Manipulating Cellular Mechanisms for Better Drug Delivery
While cancer-fighting drugs may be effective in themselves, various factors can limit their impact – especially when administered through traditional methods such as injection or pills. Fekri explains: “The size of the tumour, irregular blood flow, stomach acids – these can all impede drugs from reaching tumours effectively. But another important barrier is the cell’s own membrane.”
Surrounding each cell is a bag-like, plasma membrane that controls what enters inside. Endocytosis is one way that nutrients or other molecules pass through. Some types of endocytosis require molecules to bind to a receptor before entering. Another type, fluid-phase endocytosis, has no such requirement.
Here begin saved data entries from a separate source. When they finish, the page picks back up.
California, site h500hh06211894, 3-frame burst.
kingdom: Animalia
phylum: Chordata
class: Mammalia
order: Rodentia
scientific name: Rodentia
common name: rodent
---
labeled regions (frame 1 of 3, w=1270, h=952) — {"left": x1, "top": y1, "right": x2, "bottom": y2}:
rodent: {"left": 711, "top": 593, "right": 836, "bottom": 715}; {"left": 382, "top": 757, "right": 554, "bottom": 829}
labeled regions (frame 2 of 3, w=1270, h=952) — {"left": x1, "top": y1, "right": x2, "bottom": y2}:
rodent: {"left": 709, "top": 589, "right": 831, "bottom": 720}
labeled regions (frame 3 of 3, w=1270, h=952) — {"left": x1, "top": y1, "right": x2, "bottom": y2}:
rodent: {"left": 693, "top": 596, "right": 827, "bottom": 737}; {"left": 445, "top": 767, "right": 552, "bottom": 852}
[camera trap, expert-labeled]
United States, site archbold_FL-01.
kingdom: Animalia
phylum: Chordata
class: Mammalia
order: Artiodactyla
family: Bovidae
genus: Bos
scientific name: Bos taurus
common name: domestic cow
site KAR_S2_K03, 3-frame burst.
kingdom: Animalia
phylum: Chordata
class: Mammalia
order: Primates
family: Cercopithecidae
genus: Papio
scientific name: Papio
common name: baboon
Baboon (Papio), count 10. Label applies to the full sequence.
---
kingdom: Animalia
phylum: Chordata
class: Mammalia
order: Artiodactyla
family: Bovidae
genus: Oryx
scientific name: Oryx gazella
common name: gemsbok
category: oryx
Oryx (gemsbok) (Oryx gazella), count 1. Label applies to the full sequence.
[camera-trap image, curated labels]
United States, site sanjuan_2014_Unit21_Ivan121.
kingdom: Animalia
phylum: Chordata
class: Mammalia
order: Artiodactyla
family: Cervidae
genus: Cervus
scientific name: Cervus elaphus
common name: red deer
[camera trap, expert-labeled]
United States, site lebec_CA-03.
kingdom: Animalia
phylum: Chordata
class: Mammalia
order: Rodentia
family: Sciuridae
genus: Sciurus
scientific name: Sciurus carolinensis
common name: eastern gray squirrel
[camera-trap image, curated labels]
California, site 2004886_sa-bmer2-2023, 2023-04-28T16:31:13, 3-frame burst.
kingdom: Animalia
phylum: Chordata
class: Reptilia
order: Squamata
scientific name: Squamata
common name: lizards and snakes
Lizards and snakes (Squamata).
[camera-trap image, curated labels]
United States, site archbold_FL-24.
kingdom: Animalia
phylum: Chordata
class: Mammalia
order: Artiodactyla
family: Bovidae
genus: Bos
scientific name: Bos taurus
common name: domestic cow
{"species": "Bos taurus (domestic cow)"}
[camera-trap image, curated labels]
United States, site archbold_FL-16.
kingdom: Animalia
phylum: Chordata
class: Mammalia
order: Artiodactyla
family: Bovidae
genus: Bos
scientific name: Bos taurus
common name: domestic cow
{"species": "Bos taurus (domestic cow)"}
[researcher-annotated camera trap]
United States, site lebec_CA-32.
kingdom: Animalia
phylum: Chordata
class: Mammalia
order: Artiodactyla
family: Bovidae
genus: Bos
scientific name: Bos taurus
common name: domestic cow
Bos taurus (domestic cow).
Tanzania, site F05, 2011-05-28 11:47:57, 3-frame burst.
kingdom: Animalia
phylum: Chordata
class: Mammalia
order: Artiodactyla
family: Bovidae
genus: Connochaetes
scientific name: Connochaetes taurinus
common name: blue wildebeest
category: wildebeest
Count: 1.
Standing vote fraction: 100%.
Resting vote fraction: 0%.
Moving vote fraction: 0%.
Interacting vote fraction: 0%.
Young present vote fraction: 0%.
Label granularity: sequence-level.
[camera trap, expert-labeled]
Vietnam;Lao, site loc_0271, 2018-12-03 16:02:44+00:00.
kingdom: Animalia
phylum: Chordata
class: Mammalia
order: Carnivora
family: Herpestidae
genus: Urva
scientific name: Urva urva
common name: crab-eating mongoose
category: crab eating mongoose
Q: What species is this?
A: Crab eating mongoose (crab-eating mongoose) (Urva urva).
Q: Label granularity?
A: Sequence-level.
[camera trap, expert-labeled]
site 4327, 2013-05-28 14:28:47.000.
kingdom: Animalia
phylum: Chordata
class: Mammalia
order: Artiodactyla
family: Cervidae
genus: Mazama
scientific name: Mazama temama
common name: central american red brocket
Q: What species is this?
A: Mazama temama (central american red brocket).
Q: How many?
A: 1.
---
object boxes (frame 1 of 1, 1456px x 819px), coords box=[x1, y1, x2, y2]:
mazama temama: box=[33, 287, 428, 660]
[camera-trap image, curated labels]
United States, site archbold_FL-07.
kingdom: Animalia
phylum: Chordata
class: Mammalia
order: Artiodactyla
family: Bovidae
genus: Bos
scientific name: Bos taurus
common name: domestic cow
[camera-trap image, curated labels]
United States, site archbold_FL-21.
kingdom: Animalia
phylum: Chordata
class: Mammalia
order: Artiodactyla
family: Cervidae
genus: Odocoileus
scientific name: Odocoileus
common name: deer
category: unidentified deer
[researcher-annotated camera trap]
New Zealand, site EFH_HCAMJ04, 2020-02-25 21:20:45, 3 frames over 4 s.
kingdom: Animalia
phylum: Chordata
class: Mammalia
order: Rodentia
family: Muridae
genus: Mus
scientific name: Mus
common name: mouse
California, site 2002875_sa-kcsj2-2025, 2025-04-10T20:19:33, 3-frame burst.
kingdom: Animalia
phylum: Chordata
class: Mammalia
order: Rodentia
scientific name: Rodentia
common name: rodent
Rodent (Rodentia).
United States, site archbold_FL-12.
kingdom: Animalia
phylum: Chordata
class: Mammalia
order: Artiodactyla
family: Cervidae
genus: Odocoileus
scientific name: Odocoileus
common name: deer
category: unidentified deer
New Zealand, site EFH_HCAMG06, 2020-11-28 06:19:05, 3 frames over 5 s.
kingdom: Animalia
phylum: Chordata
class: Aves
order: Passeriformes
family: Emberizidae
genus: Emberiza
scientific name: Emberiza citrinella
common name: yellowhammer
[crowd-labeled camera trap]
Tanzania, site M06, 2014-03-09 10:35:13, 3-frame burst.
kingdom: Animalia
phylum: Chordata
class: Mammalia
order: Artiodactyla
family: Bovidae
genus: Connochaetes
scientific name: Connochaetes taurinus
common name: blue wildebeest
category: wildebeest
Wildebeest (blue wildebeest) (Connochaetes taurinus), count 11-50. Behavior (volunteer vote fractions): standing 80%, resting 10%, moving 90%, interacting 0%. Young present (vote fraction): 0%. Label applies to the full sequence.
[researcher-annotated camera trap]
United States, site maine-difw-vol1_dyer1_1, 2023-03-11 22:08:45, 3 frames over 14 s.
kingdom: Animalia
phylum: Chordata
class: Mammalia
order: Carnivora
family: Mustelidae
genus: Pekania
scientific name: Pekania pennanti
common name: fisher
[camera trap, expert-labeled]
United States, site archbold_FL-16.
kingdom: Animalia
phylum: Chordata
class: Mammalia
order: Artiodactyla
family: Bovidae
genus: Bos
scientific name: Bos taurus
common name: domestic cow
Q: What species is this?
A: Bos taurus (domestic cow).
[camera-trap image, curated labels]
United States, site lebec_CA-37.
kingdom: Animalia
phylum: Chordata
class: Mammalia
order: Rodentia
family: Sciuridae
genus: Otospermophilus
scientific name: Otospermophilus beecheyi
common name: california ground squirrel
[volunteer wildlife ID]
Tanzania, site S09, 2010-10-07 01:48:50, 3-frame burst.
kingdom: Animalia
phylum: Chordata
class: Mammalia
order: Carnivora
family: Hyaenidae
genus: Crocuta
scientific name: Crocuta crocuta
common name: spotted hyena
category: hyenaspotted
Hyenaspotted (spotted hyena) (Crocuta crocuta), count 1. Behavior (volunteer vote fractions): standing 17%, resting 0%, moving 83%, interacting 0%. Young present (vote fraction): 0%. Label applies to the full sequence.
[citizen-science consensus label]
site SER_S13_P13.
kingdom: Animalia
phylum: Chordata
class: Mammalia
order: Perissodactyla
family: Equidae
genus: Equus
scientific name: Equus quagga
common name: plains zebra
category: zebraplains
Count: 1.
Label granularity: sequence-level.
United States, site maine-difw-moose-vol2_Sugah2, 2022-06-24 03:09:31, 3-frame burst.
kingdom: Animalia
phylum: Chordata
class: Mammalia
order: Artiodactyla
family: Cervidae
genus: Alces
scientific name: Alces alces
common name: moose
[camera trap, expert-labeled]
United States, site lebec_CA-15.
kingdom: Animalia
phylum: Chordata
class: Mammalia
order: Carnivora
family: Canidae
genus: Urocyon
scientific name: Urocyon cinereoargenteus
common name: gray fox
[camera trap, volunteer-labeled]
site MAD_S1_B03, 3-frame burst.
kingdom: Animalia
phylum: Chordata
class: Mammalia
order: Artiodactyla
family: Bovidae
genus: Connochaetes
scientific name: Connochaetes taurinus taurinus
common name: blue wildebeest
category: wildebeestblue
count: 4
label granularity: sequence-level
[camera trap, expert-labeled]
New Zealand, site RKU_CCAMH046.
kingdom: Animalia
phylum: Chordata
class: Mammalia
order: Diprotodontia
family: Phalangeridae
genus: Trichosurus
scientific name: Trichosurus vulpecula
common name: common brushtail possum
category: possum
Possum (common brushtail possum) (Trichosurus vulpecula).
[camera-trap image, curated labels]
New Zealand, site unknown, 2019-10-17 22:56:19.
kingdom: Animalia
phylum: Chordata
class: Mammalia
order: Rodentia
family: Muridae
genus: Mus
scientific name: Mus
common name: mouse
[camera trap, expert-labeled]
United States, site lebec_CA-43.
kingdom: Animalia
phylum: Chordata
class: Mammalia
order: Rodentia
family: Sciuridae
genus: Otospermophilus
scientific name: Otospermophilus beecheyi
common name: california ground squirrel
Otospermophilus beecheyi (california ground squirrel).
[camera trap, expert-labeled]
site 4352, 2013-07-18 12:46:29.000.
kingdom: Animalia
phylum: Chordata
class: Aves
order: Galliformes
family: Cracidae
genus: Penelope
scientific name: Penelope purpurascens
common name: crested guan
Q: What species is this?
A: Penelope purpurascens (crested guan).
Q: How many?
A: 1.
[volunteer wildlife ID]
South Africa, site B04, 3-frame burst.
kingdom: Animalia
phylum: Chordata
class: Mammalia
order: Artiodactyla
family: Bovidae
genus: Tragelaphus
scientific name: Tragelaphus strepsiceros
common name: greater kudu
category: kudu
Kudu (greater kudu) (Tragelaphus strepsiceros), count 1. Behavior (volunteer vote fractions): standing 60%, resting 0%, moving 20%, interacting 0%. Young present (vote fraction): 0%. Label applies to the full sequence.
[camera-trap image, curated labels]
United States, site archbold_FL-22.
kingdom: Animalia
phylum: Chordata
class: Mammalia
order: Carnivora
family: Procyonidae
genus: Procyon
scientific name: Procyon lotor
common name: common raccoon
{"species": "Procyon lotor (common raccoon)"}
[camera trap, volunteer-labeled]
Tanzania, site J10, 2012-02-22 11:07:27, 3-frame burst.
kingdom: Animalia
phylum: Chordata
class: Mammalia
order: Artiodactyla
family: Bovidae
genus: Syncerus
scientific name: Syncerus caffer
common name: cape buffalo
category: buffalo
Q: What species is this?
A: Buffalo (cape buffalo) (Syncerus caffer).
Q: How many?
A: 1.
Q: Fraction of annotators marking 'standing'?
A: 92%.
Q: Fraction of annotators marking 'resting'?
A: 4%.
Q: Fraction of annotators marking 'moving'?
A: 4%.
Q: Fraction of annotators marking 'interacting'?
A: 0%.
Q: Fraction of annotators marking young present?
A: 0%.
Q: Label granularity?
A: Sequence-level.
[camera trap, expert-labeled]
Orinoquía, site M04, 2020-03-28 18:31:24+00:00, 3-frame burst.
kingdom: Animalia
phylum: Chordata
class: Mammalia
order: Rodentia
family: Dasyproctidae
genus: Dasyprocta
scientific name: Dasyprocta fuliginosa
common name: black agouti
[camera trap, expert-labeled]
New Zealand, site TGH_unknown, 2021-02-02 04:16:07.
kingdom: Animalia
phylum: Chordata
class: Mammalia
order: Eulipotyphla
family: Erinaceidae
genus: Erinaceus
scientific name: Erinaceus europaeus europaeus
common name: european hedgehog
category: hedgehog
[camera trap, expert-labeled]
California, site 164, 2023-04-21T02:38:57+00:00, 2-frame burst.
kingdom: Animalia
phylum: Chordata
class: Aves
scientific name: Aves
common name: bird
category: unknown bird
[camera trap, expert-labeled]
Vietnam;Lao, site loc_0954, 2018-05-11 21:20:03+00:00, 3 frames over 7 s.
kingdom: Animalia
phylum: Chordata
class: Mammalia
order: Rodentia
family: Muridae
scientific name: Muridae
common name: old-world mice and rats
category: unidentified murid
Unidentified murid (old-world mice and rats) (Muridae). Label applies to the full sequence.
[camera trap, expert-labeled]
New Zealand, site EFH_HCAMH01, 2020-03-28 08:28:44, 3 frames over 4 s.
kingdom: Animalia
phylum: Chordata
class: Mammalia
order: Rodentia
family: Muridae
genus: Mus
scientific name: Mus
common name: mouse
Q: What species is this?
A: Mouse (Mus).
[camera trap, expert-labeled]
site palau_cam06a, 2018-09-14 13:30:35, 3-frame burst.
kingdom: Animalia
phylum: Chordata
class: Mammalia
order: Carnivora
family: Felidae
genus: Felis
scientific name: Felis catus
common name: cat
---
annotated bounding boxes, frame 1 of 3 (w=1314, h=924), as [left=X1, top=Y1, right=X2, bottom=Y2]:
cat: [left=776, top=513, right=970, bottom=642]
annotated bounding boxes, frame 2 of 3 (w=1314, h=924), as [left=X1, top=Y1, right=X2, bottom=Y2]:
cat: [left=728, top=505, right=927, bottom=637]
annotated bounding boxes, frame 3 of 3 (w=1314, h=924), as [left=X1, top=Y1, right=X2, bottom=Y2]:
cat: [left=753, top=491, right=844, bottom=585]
Instead, a section of cell membrane gulps up fluid outside the cell, forms a sac-like vesicle, and internalizes the fluid into the cell.
What if there were a way to boost this process? Fekri explains the implications: “If we can better understand how the endocytic mechanism works, we can then manipulate it — not for nutrient uptake, but to force cancer cells to take up chemo drugs in a targeted, localized way.”
Ultrasound Microbubbles Stimulate Cellular Processes
Ultrasound and microbubbles (USMB) comprises the physics arm of Fekri’s research study. Clinical microbubbles are microscopic balls of gas enclosed in a lipid shell. Ultrasound beams penetrate not air, but fluid-filled spaces – such as blood – and can focus narrowly on a small region of tissue, such as tumour cells.
When microbubbles are exposed to varying pressures, they can expand, contract, oscillate and vibrate – up to two million times per second. What if microbubbles were placed next to cancer cell membranes and stimulated by an ultrasonic pulse? How would cells respond to the disturbances caused by the excited microbubbles?
Fekri and her colleagues discovered that after sensing the nearby effects of USMB, the cells accelerated their own natural process of flotillin-dependent endocytosis. The results were large increases in both drug uptake and, in turn, cancer cell death.
Fekri and her colleagues eventually identified flotillin other protein signals and switches involved in fluid-phase endocytosis. “There’s still a lot we don’t understand, but we did discover some of the key players and how these proteins talk to each other to activate endocytosis. It’s an early step in controlling cellular activity to fight cancer.”
Looking Ahead: From Bench to Bedside
After completing six years of research, Fekri is excited about the future of USMB in precision medicine. The hope is to eventually incorporate chemo drugs into microbubbles and use ultrasound to release it at a specific site in the body.
“As the field evolves, we’ll be able to move away from limited, conventional drug administration methods. With better understanding of cell mechanics, we can not only design new drugs, but ensure that the drugs reach the actual disease site and kill cancer cells more effectively, while sparing healthy cells.”
It will still be years before the technology can finally be used on patients, but the prospects are promising. Karshathian concludes: “We’re not the first to discover that USMB treatment boosts drug delivery, but by understanding the mechanical processes involved, we’re adding another piece of the puzzle in this fight against cancer.”
Fekri’s work was funded by grants and awards from NSERC, Canadian Institute of Health Research and the Ontario Ministry of Research, Innovation and Science.